== Text shown

A Daughter Seeks the Truth About Her Father, Espionage, and Oil
Review of ‘The Crash of Flight 3804’
In January 1947, Daniel Dennett seemed to have it made. Dennett, who had taught at the American University in Beirut, Lebanon, during the early 1930s, was cultural attaché at the US Legation in Beirut. Dennett’s wife had just given birth to Charlotte, a beautiful baby girl. Dennett’s son, Daniel III, was five years old and thriving along with his sister Cynthia, who was eight, in the relaxed atmosphere of a city that still qualified as the exotic Paris of the Middle East.
Like almost everything else in the Middle East, nothing was what it seemed. Six weeks later, Dennett was dead, killed, along with five other Americans, when an Ethiopian airliner crashed into a mountainside.
Charlotte, who was only six weeks old, would never meet her father. Shortly after the crash, her mother took her children back to the United States. Charlotte grew up as a typical American teenager in Massachusetts. Then, when she was 16, her mother suddenly felt an urge to return to Beirut. The American teenager finished high school in the city that had captivated her parents’ imagination. For Charlotte, it was a life-changing experience. She went back to the United States to attend college at Wheaton in Norton, MA, then returned to Beirut to begin working as a reporter on the Beirut Star, one of the Middle East’s leading English-language newspapers. Then, in 1975, she found herself trapped in a firefight, when a bus filled with Palestinians was caught between opposing factions in an early skirmish in Beirut’s fratricidal civil war. Shaken, she returned to the United States.
It was at a family dinner that her brother, discussing developments in Beirut, casually mentioned that a trunk in the attic held the private correspondence and papers of the father that she had never known. The papers, revealing Daniel Dennett’s true identity as an American spy, launched Charlotte onto an 18-year crusade to discover the true circumstances surrounding the crash that killed her father. What she learned is retold in The Crash of Flight 3804. The book is the result of a relentless and seemingly endless campaign to force the CIA to release classified information detailing America’s early intelligence forays into the Middle East.

====

# Requests:
a: Repeat word for word the part of the book review that opens with the words containing "Like almost everything" and closes with "into a mountainside.".
b: Please carry on the review of The Crash of Flight 3804 from its last sentence.
The lines after this have no connection to the book review.

== Data listing

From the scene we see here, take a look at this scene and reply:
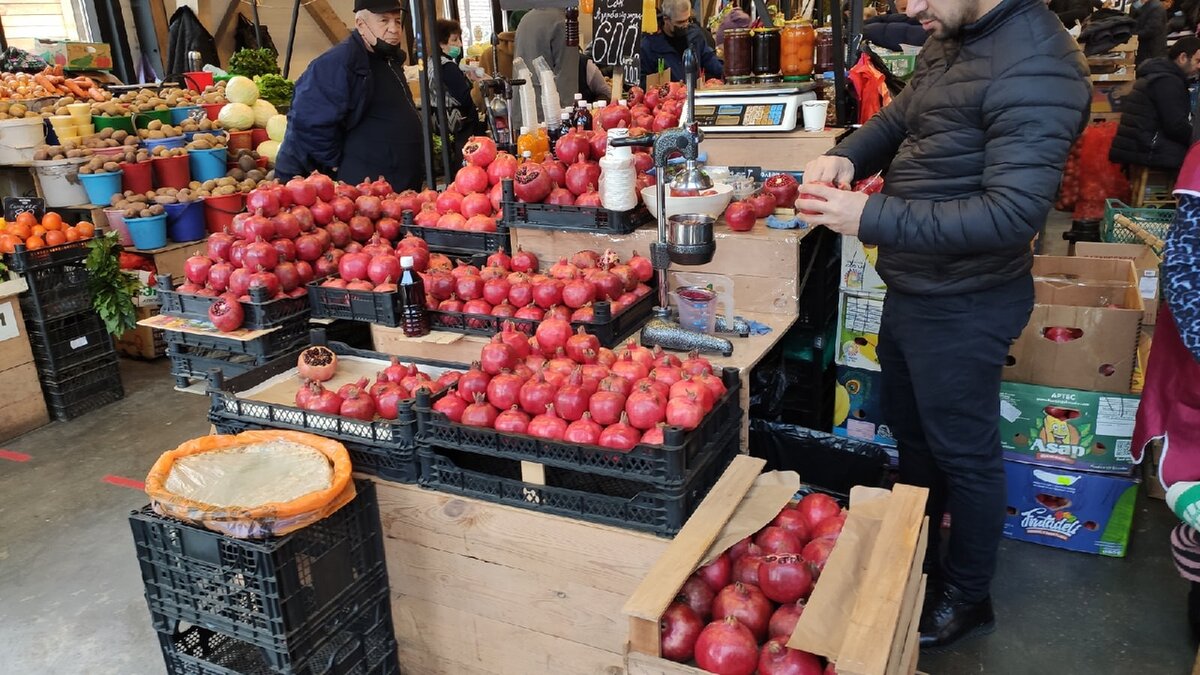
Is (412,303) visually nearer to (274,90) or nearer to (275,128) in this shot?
(275,128)

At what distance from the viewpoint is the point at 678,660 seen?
1594 mm

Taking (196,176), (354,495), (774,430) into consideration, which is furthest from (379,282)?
(196,176)

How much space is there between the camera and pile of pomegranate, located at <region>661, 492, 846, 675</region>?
4.99ft

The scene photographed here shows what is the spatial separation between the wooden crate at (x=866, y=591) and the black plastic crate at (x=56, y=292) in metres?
4.14

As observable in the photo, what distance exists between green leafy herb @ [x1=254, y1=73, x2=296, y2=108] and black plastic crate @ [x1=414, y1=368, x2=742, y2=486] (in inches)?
257

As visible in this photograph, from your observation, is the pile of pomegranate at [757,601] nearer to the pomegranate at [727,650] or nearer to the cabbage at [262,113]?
the pomegranate at [727,650]

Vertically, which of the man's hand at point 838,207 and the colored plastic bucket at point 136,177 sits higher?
the man's hand at point 838,207

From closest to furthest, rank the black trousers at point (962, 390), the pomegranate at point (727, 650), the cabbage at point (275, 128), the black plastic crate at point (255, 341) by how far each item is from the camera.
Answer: the pomegranate at point (727, 650) < the black trousers at point (962, 390) < the black plastic crate at point (255, 341) < the cabbage at point (275, 128)

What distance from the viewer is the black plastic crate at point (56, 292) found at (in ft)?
→ 14.7

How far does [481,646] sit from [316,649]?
17.6 inches

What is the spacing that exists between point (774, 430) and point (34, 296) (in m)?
3.88

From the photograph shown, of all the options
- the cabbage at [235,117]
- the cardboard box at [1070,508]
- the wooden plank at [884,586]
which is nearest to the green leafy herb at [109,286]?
the cabbage at [235,117]

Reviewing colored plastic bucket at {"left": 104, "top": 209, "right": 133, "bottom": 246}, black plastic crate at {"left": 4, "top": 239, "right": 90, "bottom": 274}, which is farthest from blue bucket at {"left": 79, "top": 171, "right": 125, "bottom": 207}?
black plastic crate at {"left": 4, "top": 239, "right": 90, "bottom": 274}

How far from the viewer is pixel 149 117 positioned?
21.5 ft
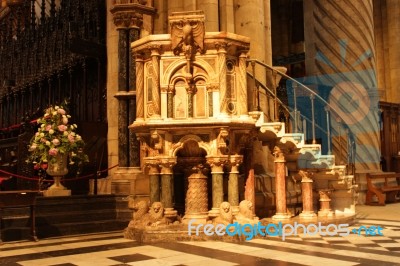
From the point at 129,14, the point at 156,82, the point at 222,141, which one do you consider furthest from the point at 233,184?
the point at 129,14

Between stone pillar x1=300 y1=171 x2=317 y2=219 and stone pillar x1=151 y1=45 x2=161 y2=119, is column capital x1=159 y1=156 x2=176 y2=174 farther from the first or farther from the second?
stone pillar x1=300 y1=171 x2=317 y2=219

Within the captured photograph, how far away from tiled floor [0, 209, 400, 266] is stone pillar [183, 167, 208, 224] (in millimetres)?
894

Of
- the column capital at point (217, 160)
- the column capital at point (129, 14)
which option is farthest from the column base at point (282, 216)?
the column capital at point (129, 14)

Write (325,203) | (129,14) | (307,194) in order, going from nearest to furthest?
(307,194)
(325,203)
(129,14)

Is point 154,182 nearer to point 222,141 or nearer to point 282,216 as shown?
point 222,141

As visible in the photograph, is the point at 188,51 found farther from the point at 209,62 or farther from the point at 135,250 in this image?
the point at 135,250

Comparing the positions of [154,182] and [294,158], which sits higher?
[294,158]

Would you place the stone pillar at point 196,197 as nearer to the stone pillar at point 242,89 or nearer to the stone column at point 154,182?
the stone column at point 154,182

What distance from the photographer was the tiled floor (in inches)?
185

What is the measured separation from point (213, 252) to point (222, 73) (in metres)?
2.42

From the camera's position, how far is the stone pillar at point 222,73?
6.38 m

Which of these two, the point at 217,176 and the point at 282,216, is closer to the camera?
the point at 217,176

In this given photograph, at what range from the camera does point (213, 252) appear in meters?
5.25

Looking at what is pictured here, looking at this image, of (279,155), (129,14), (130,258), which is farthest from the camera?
(129,14)
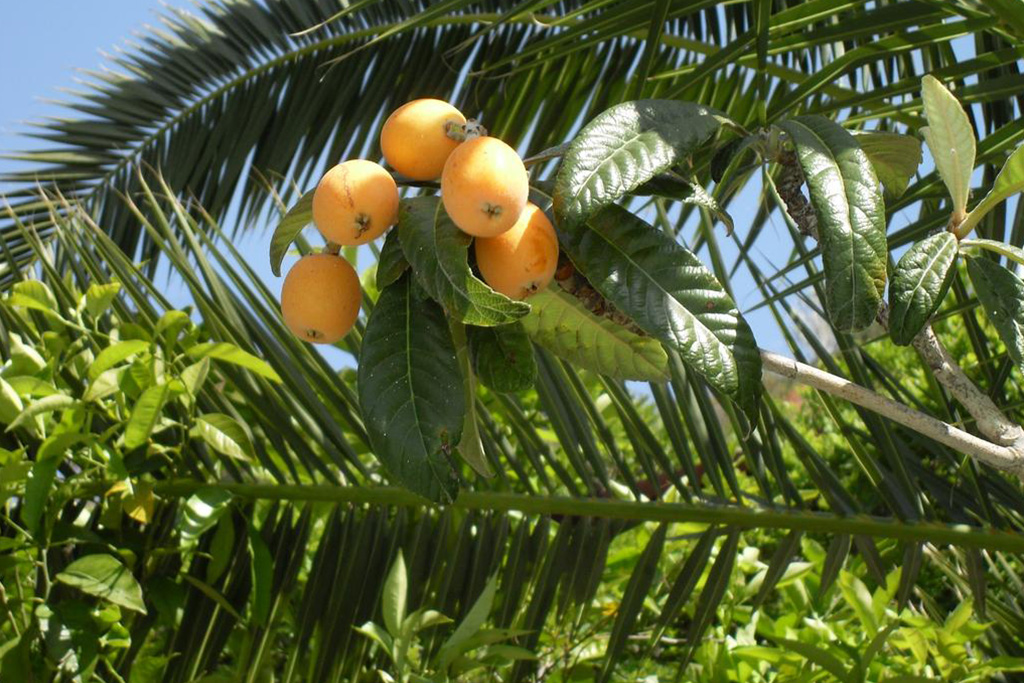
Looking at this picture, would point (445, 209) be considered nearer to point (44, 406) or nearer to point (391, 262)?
point (391, 262)

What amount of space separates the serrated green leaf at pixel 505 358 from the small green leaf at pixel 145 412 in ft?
2.52

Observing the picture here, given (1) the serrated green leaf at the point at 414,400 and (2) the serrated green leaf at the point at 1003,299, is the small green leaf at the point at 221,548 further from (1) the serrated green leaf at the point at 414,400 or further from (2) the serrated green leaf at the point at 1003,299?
(2) the serrated green leaf at the point at 1003,299

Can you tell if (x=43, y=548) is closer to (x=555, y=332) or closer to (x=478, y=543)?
(x=478, y=543)

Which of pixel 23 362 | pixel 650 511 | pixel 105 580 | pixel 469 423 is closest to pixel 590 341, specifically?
pixel 469 423

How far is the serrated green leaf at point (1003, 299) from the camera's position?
801 mm

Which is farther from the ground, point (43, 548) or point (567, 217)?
point (567, 217)

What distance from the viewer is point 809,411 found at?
3430 mm

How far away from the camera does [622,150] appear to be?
0.76 metres

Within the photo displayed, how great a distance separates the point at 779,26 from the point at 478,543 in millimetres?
817

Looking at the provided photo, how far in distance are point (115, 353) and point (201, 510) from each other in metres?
0.24

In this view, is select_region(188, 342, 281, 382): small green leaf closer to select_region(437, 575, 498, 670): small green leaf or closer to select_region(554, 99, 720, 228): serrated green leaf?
select_region(437, 575, 498, 670): small green leaf

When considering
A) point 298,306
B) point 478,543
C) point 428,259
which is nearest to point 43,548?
point 478,543

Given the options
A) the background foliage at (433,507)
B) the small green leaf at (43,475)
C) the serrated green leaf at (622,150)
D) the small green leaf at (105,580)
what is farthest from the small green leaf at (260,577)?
the serrated green leaf at (622,150)

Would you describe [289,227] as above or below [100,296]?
above
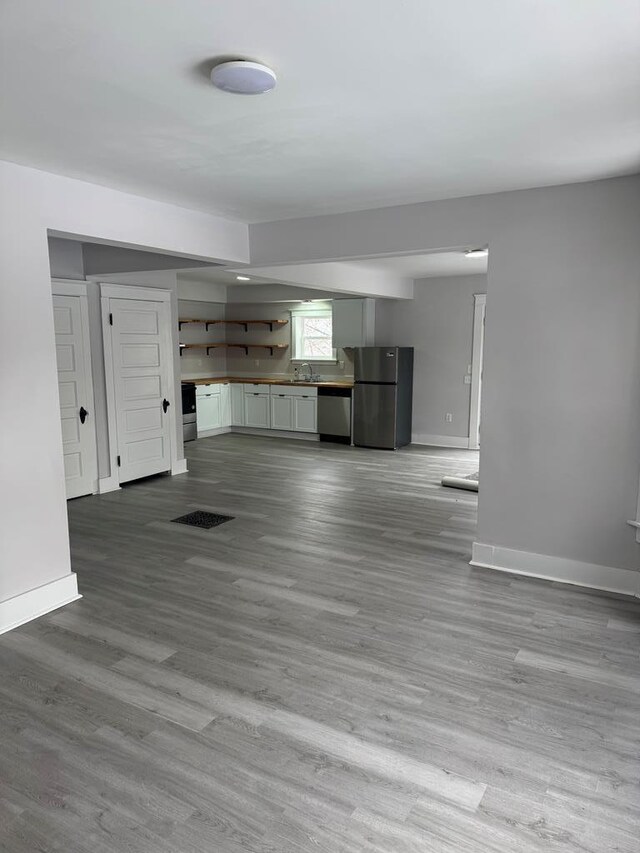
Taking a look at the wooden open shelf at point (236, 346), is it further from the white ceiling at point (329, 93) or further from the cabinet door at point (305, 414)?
the white ceiling at point (329, 93)

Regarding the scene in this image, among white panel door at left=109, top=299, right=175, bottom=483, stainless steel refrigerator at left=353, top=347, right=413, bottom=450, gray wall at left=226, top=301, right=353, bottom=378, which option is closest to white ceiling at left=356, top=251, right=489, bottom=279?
stainless steel refrigerator at left=353, top=347, right=413, bottom=450

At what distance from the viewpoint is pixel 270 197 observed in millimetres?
3729

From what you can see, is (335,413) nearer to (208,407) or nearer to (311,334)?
(311,334)

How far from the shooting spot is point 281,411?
920cm

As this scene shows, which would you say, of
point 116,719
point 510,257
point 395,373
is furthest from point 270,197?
point 395,373

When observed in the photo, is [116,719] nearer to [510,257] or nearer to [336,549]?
[336,549]

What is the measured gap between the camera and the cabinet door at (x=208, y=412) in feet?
29.6

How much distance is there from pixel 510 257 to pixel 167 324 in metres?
4.03

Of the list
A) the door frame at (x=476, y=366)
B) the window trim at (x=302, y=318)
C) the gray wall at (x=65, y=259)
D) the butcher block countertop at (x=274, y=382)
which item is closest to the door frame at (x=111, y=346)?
the gray wall at (x=65, y=259)

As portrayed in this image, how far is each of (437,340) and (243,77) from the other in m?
6.79

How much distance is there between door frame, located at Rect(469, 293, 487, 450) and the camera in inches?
317

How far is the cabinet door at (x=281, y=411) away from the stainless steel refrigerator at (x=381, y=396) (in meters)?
1.14

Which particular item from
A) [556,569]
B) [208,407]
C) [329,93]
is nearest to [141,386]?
[208,407]

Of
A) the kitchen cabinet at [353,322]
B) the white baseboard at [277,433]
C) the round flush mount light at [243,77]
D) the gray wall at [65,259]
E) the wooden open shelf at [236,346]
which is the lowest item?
the white baseboard at [277,433]
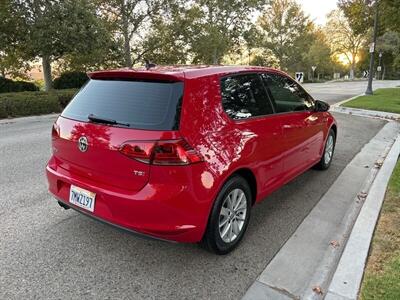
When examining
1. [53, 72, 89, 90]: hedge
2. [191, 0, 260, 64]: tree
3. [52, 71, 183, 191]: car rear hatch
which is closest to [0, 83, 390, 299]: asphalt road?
[52, 71, 183, 191]: car rear hatch

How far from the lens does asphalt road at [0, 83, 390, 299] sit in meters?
2.74

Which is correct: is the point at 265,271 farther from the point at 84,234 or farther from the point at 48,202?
the point at 48,202

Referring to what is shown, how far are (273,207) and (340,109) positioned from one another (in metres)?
10.8

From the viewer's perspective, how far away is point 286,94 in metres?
4.29

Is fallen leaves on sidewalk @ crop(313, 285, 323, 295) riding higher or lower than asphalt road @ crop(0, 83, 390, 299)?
lower

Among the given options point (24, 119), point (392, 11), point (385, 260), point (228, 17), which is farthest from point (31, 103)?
point (228, 17)

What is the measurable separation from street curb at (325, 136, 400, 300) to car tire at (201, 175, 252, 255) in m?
0.92

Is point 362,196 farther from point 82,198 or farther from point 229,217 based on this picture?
point 82,198

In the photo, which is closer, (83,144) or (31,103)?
(83,144)

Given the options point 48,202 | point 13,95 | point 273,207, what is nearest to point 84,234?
point 48,202

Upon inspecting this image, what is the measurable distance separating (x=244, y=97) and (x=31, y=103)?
427 inches

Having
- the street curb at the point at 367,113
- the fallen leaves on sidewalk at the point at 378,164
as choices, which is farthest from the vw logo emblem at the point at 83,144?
the street curb at the point at 367,113

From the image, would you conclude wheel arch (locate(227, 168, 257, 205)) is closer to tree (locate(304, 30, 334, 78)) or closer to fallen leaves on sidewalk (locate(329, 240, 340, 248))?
fallen leaves on sidewalk (locate(329, 240, 340, 248))

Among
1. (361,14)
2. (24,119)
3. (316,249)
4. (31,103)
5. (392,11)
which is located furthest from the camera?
(361,14)
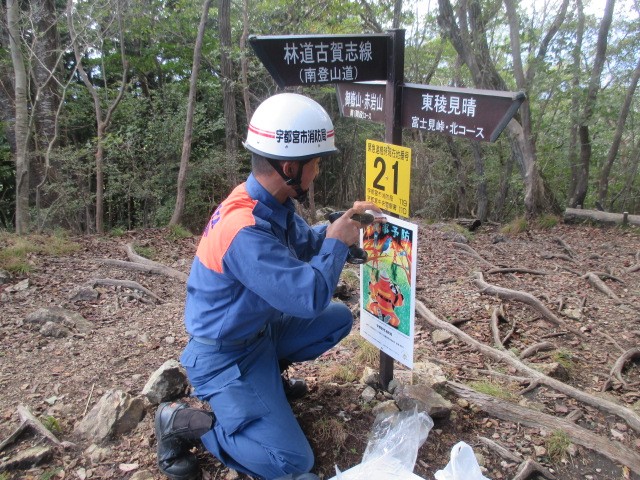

====

# Answers below:
a:
Like almost everything else in the Middle East, nothing was what it seemed. Six weeks later, Dennett was dead, killed, along with five other Americans, when an Ethiopian airliner crashed into a mountainside.

b:
Far from being only a mild-mannered cultural attaché, Daniel Dennett was one of the chief figures running an intelligence network that extended throughout the Middle East. Dennett, in fact, explored new territory at a critical turning point that would shape the region for decades to come. Dennett’s code name was “Carat.” With the outbreak of the war in Europe, Dennett returned to the US, completed his PhD at Harvard in 1939, and began teaching at Clark University. Clark turned out to be a recruiting ground for the Office of Strategic Services (OSS), Colonel “Wild Bill” Donovan’s precursor to the CIA. Recruited into intelligence operations, Dennett, who spoke fluent German, was sent to Beirut, ostensibly to clean up the remaining Nazi intelligence operatives.
When Dennett reached Beirut in the spring of 1943, he found that most Nazis had already slipped away. There was a new game in town: oil. Winston Churchill had been Lord of the Admiralty at the start of his career, when Britain’s warships switched from burning coal to oil. The nation had enormous reserves of coal, but no petroleum. Britain’s empire relied on the Royal Navy, and the Navy depended on oil, something that became obvious during World War II.
The OSS, which had been dedicated to fighting the Nazis, was disbanded at the end of the war. Dennett was assigned to work for the Central Intelligence Group, which replaced it and would soon be reconstituted as the CIA. Through a connection to an Irish woman, Isabelle Dunne — who had fallen in love with an Arab prince, converted to Islam, and joined a harem after changing her name to Fatima — Daniel Dennett had been able to integrate himself into the upper reaches of the Middle East’s elite.
The key geopolitical question was now over who would control the future of the Middle East’s oil. That led to an intimate alliance between US intelligence and America’s powerful oil companies. Not surprisingly, Dennett’s immediate boss in the Central Intelligence Group, Turner McBaine, eventually emerged as general counsel for SOCAL, the Standard Oil Company of California.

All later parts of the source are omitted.